• Goal of the exercise:
Reproduce the material below with every occurrence of "wooden platform" changed to "timber deck" and all other text left untouched. Omit the pictures from your answer.

• Data provided:
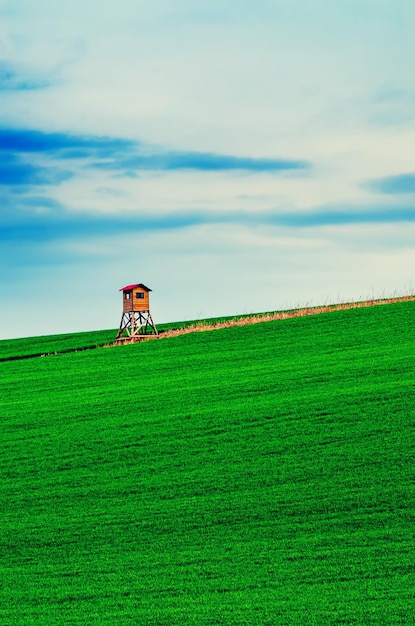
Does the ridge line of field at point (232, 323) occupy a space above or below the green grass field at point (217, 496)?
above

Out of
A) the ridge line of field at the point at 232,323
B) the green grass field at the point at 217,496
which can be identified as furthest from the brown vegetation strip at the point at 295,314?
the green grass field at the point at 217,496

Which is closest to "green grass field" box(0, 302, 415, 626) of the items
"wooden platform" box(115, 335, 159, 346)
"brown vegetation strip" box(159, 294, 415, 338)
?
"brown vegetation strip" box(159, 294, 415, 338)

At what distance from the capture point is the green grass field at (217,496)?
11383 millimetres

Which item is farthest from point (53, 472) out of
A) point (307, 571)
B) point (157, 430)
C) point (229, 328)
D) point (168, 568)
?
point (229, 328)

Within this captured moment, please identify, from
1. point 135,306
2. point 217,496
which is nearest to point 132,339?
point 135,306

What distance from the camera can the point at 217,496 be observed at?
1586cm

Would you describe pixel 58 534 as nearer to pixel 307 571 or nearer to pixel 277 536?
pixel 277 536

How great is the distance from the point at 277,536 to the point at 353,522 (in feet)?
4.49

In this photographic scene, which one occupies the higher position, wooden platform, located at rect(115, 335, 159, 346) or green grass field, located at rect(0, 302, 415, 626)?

• Final answer:
Does the ridge line of field at point (232, 323) occupy a space above or below the green grass field at point (217, 496)?
above

Out of
A) the ridge line of field at the point at 232,323
B) the green grass field at the point at 217,496
which can be identified as furthest from the brown vegetation strip at the point at 295,314?
the green grass field at the point at 217,496

Which is closest to "green grass field" box(0, 302, 415, 626) of the items
"timber deck" box(115, 335, 159, 346)
"brown vegetation strip" box(159, 294, 415, 338)
?
"brown vegetation strip" box(159, 294, 415, 338)

At what distance from the capture point is the green grass field at (217,496)?
11383 millimetres

Which item is farthest from point (53, 472) out of
A) point (307, 571)
B) point (157, 430)
C) point (229, 328)
D) point (168, 568)
?
point (229, 328)

Within this captured moment, please identify, from
1. point 135,306
2. point 217,496
which is nearest to point 132,339?
point 135,306

What distance from the camera can the point at 217,496 be observed at?
1586cm

Would you describe pixel 58 534 as nearer to pixel 307 571 or nearer to pixel 277 536?
pixel 277 536

How great is the distance from the point at 277,536 to the point at 353,522 (in feet)?
4.49

In this photographic scene, which one occupies the higher position, timber deck, located at rect(115, 335, 159, 346) or green grass field, located at rect(0, 302, 415, 626)?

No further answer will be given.